After you’ve implemented support for switching GPUs, you then have to tell the system that the support exists, so that it won’t take the legacy approach of choosing one GPU for the lifetime of your app. You can do this either by setting NSSupportsAutomaticGraphicsSwitching = YES in your Info.plist inside your app’s bundle, or, if you’re using CGL, you can use the kCGLPFASupportsAutomaticGraphicsSwitching pixel format attribute when you create the context. Luckily, CGLPixelFormatObj and NSOpenGLPixelFormat can be freely converted between (likewise with CGLContextObj and NSOpenGLContext).

Now that you’ve told the system you know how to switch GPUs, the system won’t force us to use the discrete GPU. However, if you naively create an OpenGL context, you will still use the discrete GPU by default. It means, however, you now have the ability to specify that you would prefer the integrated GPU. You do this by specifying that you would like an “offline” renderer (NSOpenGLPFAAllowOfflineRenderers).

So far, I’ve discussed how we go about rendering into an NSView. However, there are a few other rendering destinations that we can render into.

The first is: no rendering destination. This is considered an “offscreen” context. You can create one of these contexts by never setting the context’s view (which NSOpenGLView does for you). One way to do this is to simply create the context with CGL, and then never touch NSOpenGLView.

Why would you want to do this? Because OpenGL commands you run inside an offscreen context still execute. You can use your newly constructed context to create a framebuffer object, and render to an OpenGL renderbuffer. Then, you can read the results out of the render buffer with glReadPixels(). If your goal is rendering a 3D scene, but aren’t interested in outputting it on a screen, this is the way to do it.

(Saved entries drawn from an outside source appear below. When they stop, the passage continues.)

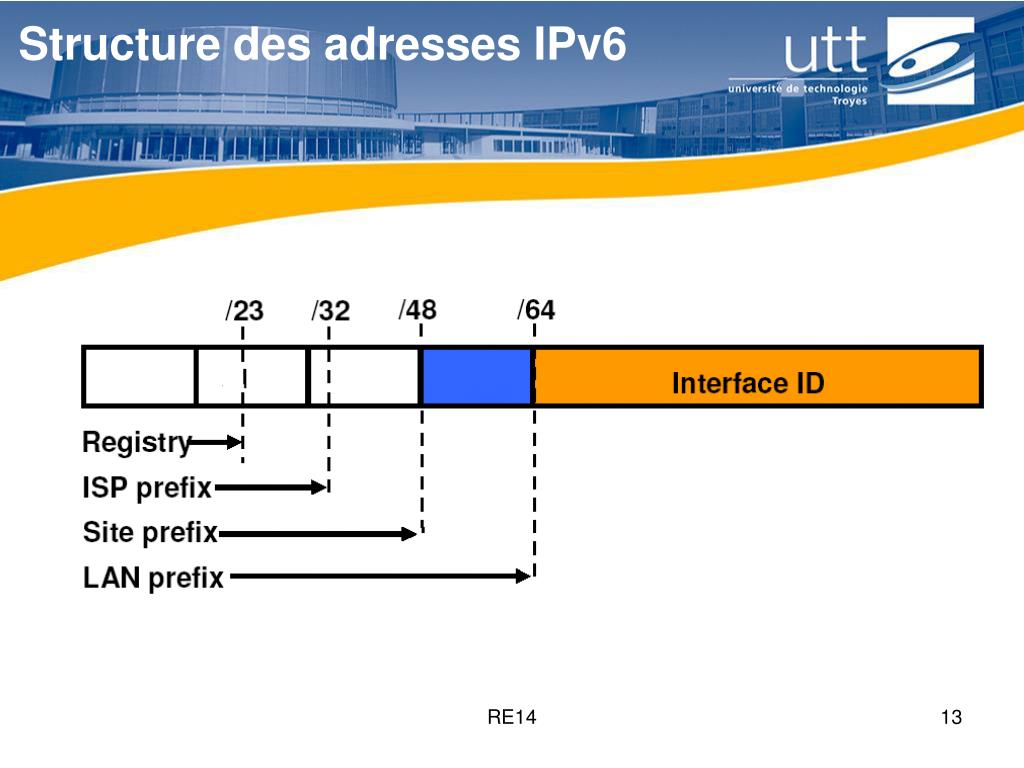 Structure des adresses IPv6

utt
université de technologie
Troyes

/23
/32
/48
/64

Interface ID

Registry
ISP prefix
Site prefix
LAN prefix

RE14

13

Another destination is a CoreAnimation layer. In order to do this, you would use a CAOpenGLLayer or NSOpenGLLayer. The layer owns and creates the OpenGL context and pixel format; however, it does this with input from you. The idea is that you would subclass CAOpenGLLayer/NSOpenGLLayer and override the copyCGLPixelFormatForDisplayMask: method (and/or the copyCGLContextForPixelFormat: method). When CoreAnimation wants to create its context, it will call these methods. By supplying the pixel format method, you can specify that, for example, you want an OpenGL version 4 context rather than a version 2 context. Then, when CoreAnimation wants you to render, it will call a draw method which you should override in your subclass and perform any drawing you prefer. By default, it will only ask you to draw in response to setNeedsDisplay, but you can set the “asynchronous” flag to ask CoreAnimation to continually ask you to draw.

Another destination is an IOSurface. An IOSurface is a buffer which can live in graphics memory which can represent a 2D image. The interesting part of an IOSurface is that it can be shared across process boundaries. If you do that, you have to implement synchronization yourself between the multiple processes. It’s possible to wrap an OpenGL texture around an IOSurface, which means you can render to an IOSurface with render-to-texture. If you create a framebuffer object, create a texture from the IOSurface using CGLTexImageIOSurface2D(), bind the texture to the framebuffer, then render into the framebuffer, the result is that you render into the IOSurface. You can share a handle to the IOSurface by using IOSurfaceCreateXPCObject(). Then, if you manage synchronization yourself, you can have another process read from the IOSurface by locking it with IOSurfaceLock() and getting the pointer to the mapped data with IOSurfaceGetBaseAddressOfPlane(). Alternately, you can set it as the “contents” of an CoreAnimation layer. Or, you could use it in another OpenGL context in the other process.